▶ [Document passage]
I enjoy Wendell Berry’s writing and recently began reading his fiction. He wrote a series of novels about a community called Port William and explores what it means to belong to a place and have roots there. He refers to these roots as belonging and caring for a place in way that is reciprocal. As I care for the place, it cares for me.
This poem is my favourite, because it is about belonging in a way that allows me to ask what it means to belong. The title reaches out and I cannot resist it. The first stanza questions the lack of belonging we experience in the modern world.
What does it mean to be radical? The word radical means going to one’s origins or roots. When I read the poem, I think of the possibilities a radical life offers. I seek my roots, the wisdom of those who came before me, and lived on the land. I trace my genealogy and tracks on the land my ancestors tilled and how it cared for their needs.
The second stanza draws me deeper. When I read it, it challenges me to think about what it means to do something that doesn’t compute, like loving unconditionally and not knowing what that means. The third stanza challenges me to question in ways that do not result in easy answers and embrace the mysteries of living.
Do something that does not compute, make many tracks, and sometimes confuse the world. Go against the grain and do not always take the easy path. Take a proper one and understand I belong to a community of more than one.
Love the quick profit, the annual raise,
vacation with pay. Want more
of everything ready-made. Be afraid
to know your neighbors and to die.
And you will have a window in your head.

▶ [Prompt] In the reflection on Wendell Berry's poetry above, what does the word "radical" mean?

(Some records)
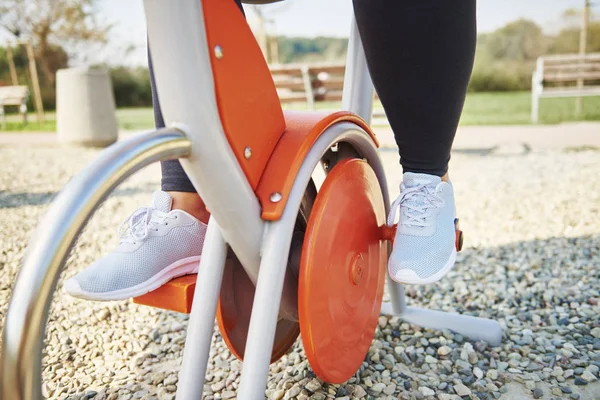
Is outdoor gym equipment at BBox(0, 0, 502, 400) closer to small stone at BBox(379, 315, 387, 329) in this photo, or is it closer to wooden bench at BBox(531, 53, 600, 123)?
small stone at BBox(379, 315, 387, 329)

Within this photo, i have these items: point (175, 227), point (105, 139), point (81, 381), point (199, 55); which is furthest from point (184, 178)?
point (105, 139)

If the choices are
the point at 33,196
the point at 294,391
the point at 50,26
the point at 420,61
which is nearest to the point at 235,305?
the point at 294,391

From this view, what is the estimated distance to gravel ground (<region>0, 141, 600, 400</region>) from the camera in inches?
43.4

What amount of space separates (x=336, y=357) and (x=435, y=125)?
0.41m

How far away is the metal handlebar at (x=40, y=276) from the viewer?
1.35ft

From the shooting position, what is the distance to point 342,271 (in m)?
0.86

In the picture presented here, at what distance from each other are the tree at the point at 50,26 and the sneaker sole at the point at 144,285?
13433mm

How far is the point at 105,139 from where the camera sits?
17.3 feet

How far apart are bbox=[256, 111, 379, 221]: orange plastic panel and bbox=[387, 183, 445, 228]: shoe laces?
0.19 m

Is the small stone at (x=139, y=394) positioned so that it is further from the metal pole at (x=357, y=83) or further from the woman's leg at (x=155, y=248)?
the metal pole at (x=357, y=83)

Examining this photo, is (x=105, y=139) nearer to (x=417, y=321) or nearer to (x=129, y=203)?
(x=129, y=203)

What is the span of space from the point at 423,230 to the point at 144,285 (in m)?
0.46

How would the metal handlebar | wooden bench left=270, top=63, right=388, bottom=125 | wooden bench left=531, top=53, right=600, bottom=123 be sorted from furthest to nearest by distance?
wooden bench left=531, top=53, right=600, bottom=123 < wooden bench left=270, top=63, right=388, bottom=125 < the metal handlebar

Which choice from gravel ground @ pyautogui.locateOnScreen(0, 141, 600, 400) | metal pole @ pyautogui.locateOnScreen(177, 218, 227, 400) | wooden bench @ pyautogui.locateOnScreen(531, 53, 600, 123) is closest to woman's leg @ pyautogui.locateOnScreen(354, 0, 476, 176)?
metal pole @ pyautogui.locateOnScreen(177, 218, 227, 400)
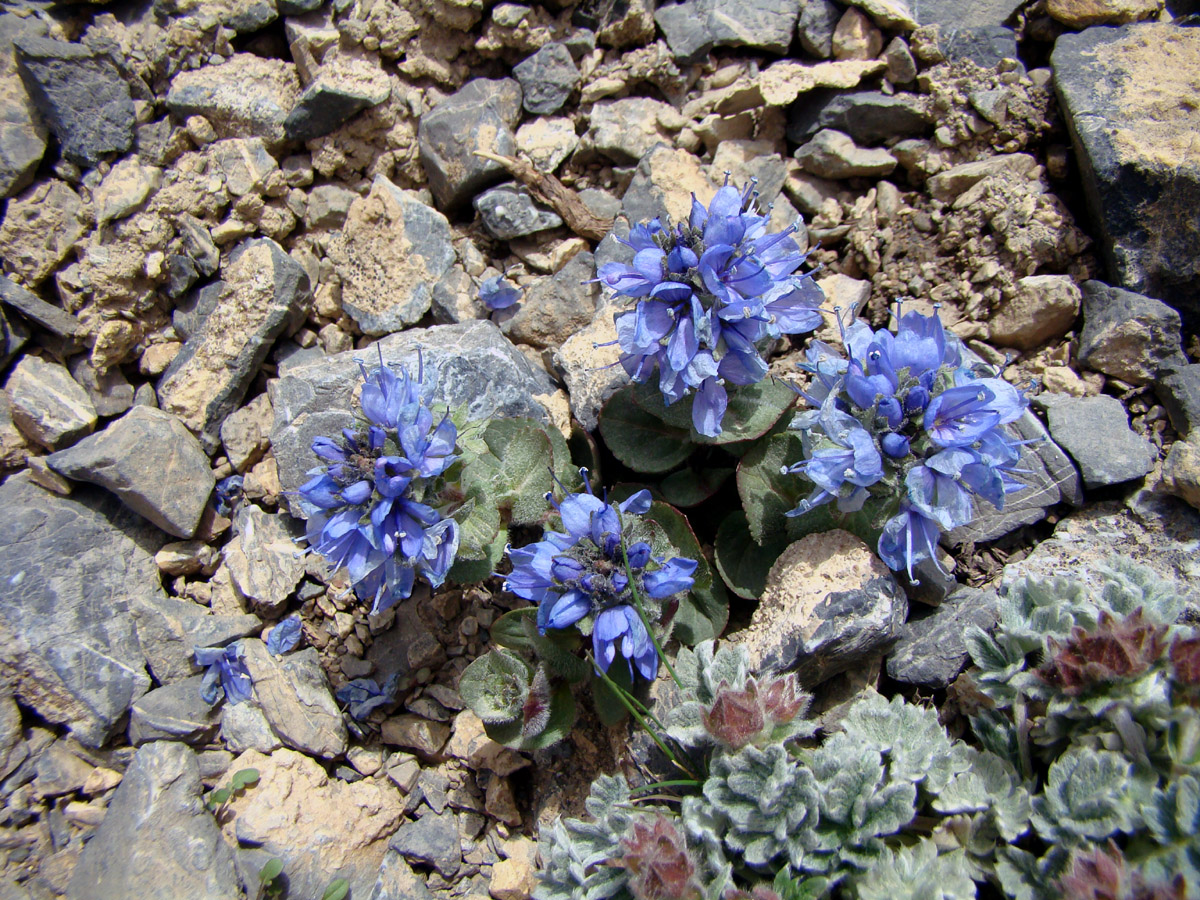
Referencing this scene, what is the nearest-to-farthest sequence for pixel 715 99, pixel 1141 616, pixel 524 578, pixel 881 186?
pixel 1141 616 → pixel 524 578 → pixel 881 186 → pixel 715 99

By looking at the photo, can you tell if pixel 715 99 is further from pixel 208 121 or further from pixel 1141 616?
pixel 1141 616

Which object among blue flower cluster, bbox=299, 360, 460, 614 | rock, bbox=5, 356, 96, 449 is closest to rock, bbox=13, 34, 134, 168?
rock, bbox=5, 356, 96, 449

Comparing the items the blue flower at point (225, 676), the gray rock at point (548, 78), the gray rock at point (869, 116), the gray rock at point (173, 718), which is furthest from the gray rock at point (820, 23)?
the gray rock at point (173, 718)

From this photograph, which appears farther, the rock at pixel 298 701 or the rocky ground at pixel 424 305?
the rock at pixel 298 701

---

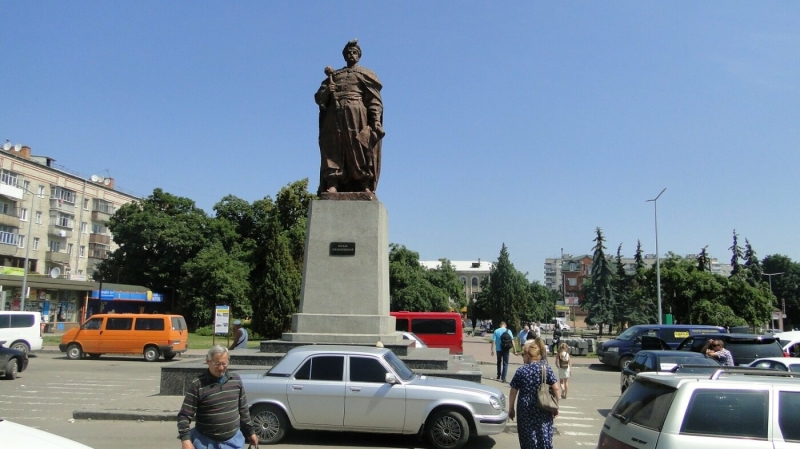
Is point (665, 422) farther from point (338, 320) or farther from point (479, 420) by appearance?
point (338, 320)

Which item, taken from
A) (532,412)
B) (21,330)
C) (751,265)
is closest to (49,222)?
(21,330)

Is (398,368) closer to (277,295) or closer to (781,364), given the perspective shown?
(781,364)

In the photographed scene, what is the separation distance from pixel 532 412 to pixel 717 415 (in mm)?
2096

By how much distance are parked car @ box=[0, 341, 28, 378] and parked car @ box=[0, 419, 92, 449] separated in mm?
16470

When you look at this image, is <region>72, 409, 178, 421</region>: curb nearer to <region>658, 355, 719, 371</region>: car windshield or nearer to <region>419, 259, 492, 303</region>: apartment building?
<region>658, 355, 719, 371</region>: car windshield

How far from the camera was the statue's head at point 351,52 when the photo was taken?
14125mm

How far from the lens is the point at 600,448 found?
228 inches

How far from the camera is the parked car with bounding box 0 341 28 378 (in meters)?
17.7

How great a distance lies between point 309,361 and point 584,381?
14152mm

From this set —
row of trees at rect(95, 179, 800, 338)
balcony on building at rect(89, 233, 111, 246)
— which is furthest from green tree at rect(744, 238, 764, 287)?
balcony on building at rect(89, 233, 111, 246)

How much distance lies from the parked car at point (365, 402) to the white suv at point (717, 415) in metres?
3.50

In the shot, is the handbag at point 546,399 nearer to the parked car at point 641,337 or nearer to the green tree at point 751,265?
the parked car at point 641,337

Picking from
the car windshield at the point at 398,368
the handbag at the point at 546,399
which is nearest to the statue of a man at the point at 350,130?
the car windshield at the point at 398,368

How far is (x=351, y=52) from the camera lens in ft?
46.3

▶ [The reply] Going to one's origins or roots.